Attorno a Praga, ormai una ventina d’anni fa (i dati sono difficili da reperire) è nato un collettivo di artisti estremamente accattivanti che chiunque catalogherebbe come antitetici rispetto a qualsiasi versione del mainstream di tutto il cosmo. E il condizionale è d’obbligo, poiché è altamente probabile che non vi siate mai imbattuti nei loro lavori, che non vengono esattamente proposti al pubblico: è più facile incappare casualmente nei loro spettacoli, perché non esiste la benché minima traccia di un impianto pubblicitario come quelli ai quali siamo abituati. Ma di chi stiamo parlando? Tutto nasce con i gemelli cechi Matěj e Petr Forman, rispettivamente scenografo e regista, oggi cinquantacinquenni, che dagli anni Novanta portano avanti un’idea di teatro unica e formidabile, che unisce i luoghi fisici a quelli fittizi, il dramma e il circo, le trame e le icone. Se il cognome vi ha solleticato le meningi, tuttavia, è perché i due sono figli d’arte: il padre è quel Milos (scomparso ad aprile dell’anno scorso) che vinse il premio Oscar come miglior regista per Amadeus e Qualcuno volò sul nido del cuculo, che tutti abbiamo visto. In realtà, pare che un po’ tutta la famiglia Forman sia indissolubilmente legata all’arte: la madre dei gemelli, Vera Kresladova, era un’attrice; il fratello di Milos, tale Pavel, è un pittore; le tre figlie di Petr sembrano vicine al cinema (sembrano perché se googlate i loro nomi emergono dall’etere solo siti in lingua ceca, che purtroppo ancora non conosco). E tutti hanno vissuto o vivono la loro arte attraverso l’insolita ma incoraggiante equazione che vede avvicinarsi il successo e l’umiltà, l’affermazione e la modestia, l’ascesa e una forma di salubre onesto occultamento della stessa. Insomma, si tratta di gente che fa spettacolo senza fare rumore, senza recalcitrare per ottenere notorietà, senza ambire alla fama che poi sembra essere solo l’altra faccia della vanagloria o della tracotanza. Tra gli spettacoli dei Forman si annoverano Obludarium, Dead town e Aladino, presentati e acclamati in varie città d’Europa. In Italia, i Forman sono passati spesso da Pistoia e da Andria (e anche dalla scelta della città si capisce che il loro obiettivo non è la fama). In tutti questi anni, poi, è rimasto forte il loro legame con Praga, la loro città natale, dove tra l’altro hanno costruito un teatro sopra una nave abbandonata che per parecchi anni è rimasta itinerante lungo il corso del Moldava, che taglia in due la città.
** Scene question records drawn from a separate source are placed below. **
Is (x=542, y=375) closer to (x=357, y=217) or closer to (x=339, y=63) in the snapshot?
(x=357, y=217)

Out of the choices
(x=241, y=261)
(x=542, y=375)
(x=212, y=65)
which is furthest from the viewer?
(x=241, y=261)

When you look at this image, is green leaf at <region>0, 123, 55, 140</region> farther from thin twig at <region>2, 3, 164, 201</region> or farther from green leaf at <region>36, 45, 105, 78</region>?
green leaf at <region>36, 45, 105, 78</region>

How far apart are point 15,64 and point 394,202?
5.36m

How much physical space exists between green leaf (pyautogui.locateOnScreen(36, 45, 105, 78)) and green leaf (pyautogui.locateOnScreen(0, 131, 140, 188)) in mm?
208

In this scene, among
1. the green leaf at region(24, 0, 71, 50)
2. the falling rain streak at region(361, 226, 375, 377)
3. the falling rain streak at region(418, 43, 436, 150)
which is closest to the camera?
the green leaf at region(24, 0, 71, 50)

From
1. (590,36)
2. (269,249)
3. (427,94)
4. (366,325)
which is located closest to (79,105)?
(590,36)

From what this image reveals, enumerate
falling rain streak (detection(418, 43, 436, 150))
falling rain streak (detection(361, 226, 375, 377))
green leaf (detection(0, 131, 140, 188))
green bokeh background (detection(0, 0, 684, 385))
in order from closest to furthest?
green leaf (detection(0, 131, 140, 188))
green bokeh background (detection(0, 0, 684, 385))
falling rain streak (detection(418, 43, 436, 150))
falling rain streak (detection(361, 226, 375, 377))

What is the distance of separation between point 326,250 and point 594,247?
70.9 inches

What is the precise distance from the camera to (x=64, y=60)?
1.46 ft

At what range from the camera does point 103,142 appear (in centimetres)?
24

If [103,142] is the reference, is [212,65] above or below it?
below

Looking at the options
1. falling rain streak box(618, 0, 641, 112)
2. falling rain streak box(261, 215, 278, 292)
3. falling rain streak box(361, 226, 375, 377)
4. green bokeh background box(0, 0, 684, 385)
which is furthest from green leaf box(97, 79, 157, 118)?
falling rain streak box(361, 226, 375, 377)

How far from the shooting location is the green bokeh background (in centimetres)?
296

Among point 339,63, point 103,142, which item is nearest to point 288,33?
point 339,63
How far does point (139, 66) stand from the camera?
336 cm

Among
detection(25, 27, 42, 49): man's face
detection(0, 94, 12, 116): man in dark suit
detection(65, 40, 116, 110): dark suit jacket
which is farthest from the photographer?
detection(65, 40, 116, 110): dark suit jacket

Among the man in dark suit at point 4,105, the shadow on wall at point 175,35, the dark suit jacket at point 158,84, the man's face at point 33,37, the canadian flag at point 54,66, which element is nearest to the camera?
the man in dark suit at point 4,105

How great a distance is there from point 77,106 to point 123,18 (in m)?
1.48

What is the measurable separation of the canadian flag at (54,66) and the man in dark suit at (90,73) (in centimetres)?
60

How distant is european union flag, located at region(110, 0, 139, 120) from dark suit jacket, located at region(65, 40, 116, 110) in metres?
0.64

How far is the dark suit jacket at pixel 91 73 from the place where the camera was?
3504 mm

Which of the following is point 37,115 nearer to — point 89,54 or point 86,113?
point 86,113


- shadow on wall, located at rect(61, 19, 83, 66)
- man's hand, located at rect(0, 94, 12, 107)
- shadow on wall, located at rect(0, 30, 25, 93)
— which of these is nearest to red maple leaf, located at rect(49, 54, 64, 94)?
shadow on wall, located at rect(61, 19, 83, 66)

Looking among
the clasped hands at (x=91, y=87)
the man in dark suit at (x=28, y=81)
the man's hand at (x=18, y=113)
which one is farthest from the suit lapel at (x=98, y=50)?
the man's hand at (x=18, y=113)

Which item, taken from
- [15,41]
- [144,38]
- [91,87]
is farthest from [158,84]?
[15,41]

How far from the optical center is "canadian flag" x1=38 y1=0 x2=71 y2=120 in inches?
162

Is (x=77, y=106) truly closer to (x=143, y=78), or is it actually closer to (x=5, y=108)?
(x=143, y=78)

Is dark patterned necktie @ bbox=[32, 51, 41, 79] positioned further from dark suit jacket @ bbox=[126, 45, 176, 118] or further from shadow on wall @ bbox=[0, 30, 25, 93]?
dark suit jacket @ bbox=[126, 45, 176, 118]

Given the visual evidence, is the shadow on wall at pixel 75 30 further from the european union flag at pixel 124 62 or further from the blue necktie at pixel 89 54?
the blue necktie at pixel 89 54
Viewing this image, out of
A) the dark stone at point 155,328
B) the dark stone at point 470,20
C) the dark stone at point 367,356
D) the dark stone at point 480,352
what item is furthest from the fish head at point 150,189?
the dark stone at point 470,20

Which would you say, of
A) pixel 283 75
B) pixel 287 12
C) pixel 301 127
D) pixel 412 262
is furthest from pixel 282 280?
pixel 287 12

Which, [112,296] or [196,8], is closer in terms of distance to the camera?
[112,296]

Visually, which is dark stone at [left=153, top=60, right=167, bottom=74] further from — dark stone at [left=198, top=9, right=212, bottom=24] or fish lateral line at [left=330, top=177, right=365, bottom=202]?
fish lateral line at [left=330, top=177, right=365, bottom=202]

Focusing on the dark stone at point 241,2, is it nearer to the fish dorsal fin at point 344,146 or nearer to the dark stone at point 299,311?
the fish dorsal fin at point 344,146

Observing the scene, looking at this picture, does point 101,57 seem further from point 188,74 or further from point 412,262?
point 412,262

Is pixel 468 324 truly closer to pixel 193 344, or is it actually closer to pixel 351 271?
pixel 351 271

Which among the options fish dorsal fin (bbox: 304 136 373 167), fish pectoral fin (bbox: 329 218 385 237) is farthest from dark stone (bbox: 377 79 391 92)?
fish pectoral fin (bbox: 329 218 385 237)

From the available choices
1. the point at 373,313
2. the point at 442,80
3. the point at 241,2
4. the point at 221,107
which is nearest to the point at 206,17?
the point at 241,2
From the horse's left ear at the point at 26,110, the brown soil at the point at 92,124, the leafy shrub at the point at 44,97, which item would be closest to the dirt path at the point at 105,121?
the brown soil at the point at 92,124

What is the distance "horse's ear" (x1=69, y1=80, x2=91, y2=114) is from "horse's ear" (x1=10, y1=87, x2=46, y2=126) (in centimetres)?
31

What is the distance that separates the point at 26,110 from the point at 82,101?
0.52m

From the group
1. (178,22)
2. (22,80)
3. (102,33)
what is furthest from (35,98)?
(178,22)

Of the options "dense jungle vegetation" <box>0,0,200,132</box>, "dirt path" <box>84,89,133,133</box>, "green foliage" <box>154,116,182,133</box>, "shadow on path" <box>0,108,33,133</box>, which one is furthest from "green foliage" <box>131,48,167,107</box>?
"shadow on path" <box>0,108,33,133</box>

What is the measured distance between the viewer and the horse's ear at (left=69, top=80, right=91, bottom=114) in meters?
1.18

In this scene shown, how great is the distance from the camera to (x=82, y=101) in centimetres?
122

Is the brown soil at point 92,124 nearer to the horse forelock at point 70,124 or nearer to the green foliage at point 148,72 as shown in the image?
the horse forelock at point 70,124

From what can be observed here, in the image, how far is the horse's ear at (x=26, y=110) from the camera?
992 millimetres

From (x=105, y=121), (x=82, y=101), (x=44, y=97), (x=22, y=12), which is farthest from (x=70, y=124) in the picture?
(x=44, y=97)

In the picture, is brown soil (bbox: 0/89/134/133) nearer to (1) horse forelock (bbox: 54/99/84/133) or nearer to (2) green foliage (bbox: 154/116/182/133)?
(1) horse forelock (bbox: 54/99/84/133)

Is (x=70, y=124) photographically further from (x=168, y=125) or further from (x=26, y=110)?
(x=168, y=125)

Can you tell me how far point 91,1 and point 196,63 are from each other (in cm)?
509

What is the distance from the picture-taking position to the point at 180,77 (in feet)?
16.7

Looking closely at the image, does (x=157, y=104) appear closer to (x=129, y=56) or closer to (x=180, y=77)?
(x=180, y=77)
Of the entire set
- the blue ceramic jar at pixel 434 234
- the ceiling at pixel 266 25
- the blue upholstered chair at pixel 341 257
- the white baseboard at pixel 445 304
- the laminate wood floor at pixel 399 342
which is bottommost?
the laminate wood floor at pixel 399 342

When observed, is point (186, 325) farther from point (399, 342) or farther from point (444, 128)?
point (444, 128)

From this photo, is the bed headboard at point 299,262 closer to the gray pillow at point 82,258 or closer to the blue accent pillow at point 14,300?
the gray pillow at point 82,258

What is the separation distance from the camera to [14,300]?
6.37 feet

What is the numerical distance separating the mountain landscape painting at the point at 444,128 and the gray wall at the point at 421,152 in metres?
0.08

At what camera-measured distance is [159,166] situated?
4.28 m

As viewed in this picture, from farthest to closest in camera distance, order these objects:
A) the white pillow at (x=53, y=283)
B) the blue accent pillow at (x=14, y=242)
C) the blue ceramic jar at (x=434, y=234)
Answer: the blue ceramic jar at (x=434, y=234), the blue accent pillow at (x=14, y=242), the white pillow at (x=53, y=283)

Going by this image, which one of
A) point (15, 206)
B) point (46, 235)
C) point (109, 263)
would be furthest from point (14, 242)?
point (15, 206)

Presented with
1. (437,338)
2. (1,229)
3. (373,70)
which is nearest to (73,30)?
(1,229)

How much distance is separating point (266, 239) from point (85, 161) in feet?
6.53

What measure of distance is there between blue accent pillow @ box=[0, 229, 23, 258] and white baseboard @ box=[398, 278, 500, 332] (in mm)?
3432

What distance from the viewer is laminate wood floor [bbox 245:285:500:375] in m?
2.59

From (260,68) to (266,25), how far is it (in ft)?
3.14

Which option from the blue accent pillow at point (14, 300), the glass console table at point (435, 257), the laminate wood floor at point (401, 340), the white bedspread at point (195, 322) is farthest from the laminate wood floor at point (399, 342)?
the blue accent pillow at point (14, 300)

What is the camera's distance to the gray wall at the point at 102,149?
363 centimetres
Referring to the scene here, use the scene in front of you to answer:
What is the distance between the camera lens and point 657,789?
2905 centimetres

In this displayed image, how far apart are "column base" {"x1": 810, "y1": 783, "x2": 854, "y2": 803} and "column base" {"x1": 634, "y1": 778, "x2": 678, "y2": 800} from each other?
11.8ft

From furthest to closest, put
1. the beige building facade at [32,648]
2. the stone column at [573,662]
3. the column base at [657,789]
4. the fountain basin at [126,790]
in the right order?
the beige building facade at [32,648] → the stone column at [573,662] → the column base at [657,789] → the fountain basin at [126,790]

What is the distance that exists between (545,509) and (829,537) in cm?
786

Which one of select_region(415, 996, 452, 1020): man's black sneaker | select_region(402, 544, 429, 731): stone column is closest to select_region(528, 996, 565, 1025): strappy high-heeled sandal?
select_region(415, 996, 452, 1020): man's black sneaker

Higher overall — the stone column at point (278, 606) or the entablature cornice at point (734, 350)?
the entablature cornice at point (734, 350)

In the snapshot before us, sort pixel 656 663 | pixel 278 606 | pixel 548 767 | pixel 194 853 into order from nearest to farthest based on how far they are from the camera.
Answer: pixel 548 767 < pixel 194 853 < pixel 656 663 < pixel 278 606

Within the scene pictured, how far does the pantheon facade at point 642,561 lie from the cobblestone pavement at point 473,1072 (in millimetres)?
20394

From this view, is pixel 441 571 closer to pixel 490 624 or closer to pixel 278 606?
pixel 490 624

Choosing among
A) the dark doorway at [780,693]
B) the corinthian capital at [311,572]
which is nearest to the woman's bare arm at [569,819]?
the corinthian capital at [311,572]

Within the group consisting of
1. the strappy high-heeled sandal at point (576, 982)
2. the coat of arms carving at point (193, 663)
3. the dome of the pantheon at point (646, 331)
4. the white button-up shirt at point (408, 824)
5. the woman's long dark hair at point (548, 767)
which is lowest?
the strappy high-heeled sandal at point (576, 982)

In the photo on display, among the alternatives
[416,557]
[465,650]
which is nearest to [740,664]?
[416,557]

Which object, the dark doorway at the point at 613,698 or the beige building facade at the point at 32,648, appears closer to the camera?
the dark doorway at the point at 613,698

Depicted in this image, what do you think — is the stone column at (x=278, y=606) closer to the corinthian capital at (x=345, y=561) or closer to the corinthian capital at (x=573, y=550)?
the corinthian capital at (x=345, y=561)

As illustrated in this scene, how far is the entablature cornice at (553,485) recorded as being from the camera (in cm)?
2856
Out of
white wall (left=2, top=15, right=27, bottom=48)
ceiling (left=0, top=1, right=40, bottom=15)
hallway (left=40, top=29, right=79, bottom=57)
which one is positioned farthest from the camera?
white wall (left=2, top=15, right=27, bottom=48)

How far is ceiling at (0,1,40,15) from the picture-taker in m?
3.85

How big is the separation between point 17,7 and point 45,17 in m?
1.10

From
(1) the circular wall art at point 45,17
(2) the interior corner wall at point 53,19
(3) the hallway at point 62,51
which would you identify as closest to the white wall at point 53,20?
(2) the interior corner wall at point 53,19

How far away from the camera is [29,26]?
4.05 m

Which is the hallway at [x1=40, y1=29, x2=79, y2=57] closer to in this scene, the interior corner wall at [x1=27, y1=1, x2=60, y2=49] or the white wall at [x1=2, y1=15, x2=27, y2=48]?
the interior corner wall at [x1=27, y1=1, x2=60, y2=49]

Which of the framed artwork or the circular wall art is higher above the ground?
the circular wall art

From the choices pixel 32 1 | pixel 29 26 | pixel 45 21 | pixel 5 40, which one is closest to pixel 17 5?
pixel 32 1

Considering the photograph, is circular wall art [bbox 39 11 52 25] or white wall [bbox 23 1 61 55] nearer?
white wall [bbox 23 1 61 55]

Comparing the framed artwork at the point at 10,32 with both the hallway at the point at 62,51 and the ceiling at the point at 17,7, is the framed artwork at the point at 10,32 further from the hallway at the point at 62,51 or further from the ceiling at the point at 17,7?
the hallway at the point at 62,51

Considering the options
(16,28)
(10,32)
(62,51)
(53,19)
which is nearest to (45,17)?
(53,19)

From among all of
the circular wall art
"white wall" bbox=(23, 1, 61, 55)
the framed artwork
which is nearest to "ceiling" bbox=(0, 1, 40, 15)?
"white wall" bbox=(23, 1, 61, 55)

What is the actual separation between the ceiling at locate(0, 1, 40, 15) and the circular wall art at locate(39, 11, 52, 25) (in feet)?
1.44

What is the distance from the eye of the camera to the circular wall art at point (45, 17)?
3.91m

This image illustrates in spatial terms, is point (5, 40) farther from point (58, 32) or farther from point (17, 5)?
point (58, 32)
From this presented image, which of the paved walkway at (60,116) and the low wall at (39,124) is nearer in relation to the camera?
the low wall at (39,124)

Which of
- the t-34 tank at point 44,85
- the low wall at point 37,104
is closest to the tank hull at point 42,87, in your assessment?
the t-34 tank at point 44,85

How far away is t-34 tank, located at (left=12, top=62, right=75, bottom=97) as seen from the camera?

A Trani, altra città cara ai Forman, c’è una splendida mostra che documenta e celebra l’attività teatrale e artistica dei gemelli e del loro collettivo. La rassegna s’intitola “Imaginarium” – mostra-labirinto nel fantastico mondo del teatro dei fratelli Forman. È stata definita auto-antologica perché la curatela è stata affidata al collettivo stesso, che ha scelto come esporre i propri artefatti. Già, perché al primo piano di Palazzo Beltrani, attraverso un circuito di nove stanze, è stata forgiata una fantasmagorica suggestione teatrale che trasporta i visitatori in un luogo altro, fatto di scenografie, pupazzi, marionette, giocattoli enormi e minuscoli, navi pilotabili, disegni, finti salottini aristocratici, orientaleggianti archi a sesto acuto, fotografie di performance del passato, video che raccontano della trasformazione di quella nave-teatro cui si accennava prima, maschere, ossa di animali non identificati e così via. Molti del circolo formaniano hanno dato il loro contributo per creare questo incantato angolo di percezioni sensoriali: Renata e Martin Lhotákovi, specializzati nella creazione di pupazzi e giocattoli di scena; Tereza Komárkova, che ha intagliato nel legno 365 pecore e 56 maiali; Barka Zichova, che realizza i cartonati di alcuni personaggi con dei buchi al posto della testa; e molti altri, tutti bene o male celati dal maestoso velo di chi lavora senza strafare, senza reclamizzare, credendo forse più nell’incontro casuale che non nell’instradamento da battage. È difficile raccontare questa mostra, come è difficile descrivere le esibizioni dei Forman e del flusso di persone e personaggi che li circondano, ma se sul vostro cammino incontrerete qualche conoscitore di tutto ciò, vedrete brillare nei suoi occhi la luce di chi si è imbattuto in qualcosa di autentico, artigianale, onesto e anche travolgente.
La mostra, che sfortunatamente non è accompagnata da un catalogo, è stata inaugurata il 16 luglio e finirà venerdì prossimo, il 6 di settembre. Avremmo voluto avvertirvi prima, ma è stata una scoperta fortuita e fortunata anche per noi. Purtroppo, quella di Trani è l’unica tappa italiana della rassegna, e quindi non avete altra scelta che partire subito per andare a vederla.